Transcriptome analysis was performed in NC + Vec, FXR KO + Vec, FXR KO + HBx, and FXR KO + HBx C40 Hep3B cells were obtained as described previously [47]. Total RNA was extracted using TRIzol according to the manufacturer’s instructions. Paired-end sequencing of the library in PE150 mode was performed on an Illumina NovaSeq 6000 platform by LC-Bio Technologies (Hangzhou, China) Co., Ltd. The transcript and expression levels of the samples were then quantified using StringTie to calculate FPKM (fragments per kilobase million) values, with |log2 Fold Change| ≥ 1 and false discovery rate (FDR) p < 0.05 as cut-off criteria for DEGs. DEGs, GO analysis, and KEGG enrichment analyses were performed using the OmicStudio tools (https://www.omicstudio.cn/tool) accessed on 2 April 2022. The identified DEGs containing above-mentioned parameters were validated by qRT-PCR.

4.14. Hematoxylin and Eosin (H&E) Staining

The collected tumors or mouse liver tissues were fixed in a 4% paraformaldehyde solution for 24 h and then observed under the microscope after tissue fixation, paraffin embedding, sectioning, and hematoxylin/eosin staining.

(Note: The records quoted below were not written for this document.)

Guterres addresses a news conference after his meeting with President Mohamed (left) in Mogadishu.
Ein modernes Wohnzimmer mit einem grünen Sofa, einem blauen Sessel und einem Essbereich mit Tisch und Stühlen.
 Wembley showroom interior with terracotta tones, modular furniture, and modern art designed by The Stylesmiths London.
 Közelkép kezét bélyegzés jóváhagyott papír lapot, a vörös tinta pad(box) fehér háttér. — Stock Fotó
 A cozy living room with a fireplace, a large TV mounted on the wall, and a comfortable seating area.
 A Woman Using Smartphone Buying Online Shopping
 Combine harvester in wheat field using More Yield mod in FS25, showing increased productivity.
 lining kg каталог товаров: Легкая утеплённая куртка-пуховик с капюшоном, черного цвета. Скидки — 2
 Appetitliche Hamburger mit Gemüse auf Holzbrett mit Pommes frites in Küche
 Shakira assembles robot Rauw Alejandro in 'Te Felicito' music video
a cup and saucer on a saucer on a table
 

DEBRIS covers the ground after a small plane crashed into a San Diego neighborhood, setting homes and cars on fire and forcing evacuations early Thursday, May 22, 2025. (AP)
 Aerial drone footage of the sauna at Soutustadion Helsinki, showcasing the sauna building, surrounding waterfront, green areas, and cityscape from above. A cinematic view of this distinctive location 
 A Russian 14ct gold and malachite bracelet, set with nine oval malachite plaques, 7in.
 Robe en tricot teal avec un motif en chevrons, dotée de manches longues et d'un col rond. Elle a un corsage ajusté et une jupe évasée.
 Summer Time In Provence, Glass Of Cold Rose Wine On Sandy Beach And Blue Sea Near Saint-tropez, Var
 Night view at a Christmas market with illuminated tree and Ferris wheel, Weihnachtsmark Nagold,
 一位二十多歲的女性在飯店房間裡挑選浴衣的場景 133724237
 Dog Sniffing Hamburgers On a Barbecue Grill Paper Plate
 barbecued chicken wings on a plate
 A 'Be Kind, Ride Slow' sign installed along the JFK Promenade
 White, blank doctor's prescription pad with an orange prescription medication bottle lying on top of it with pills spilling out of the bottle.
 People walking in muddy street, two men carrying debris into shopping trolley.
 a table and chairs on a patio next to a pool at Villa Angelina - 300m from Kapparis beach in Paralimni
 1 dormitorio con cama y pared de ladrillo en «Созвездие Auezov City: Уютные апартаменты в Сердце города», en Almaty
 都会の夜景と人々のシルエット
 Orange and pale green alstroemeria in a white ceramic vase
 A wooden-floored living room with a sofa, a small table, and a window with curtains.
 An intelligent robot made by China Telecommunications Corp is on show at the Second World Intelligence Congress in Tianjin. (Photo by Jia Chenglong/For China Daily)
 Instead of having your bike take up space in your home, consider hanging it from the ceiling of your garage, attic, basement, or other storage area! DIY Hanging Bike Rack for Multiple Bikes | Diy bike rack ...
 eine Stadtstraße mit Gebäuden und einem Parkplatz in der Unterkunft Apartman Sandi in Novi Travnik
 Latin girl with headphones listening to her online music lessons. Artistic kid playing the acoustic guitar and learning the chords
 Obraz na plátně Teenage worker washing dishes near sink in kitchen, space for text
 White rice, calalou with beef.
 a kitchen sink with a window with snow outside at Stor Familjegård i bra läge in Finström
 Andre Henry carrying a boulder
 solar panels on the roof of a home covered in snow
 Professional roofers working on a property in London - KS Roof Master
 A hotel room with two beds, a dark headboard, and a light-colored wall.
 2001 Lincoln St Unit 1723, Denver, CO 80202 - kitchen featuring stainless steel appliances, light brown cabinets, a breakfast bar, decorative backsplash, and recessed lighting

4.15. Statistical Analysis

Student’s t-test, one-way ANOVA, or two-way repeated-measures ANOVA were applied. Statistical significance was assessed by comparing mean values ± SD. All statistical analyses involved using SPSS 19.0 (SPSS Inc., Chicago, IL, USA). Statistical significance was indicated by * p < 0.05, ** p < 0.01, and *** p < 0.001.

5. Conclusions

HBx C40 facilitates oncogenesis by modulating cell cycle and glucose metabolism in FXR-deficient hepatocellular carcinoma.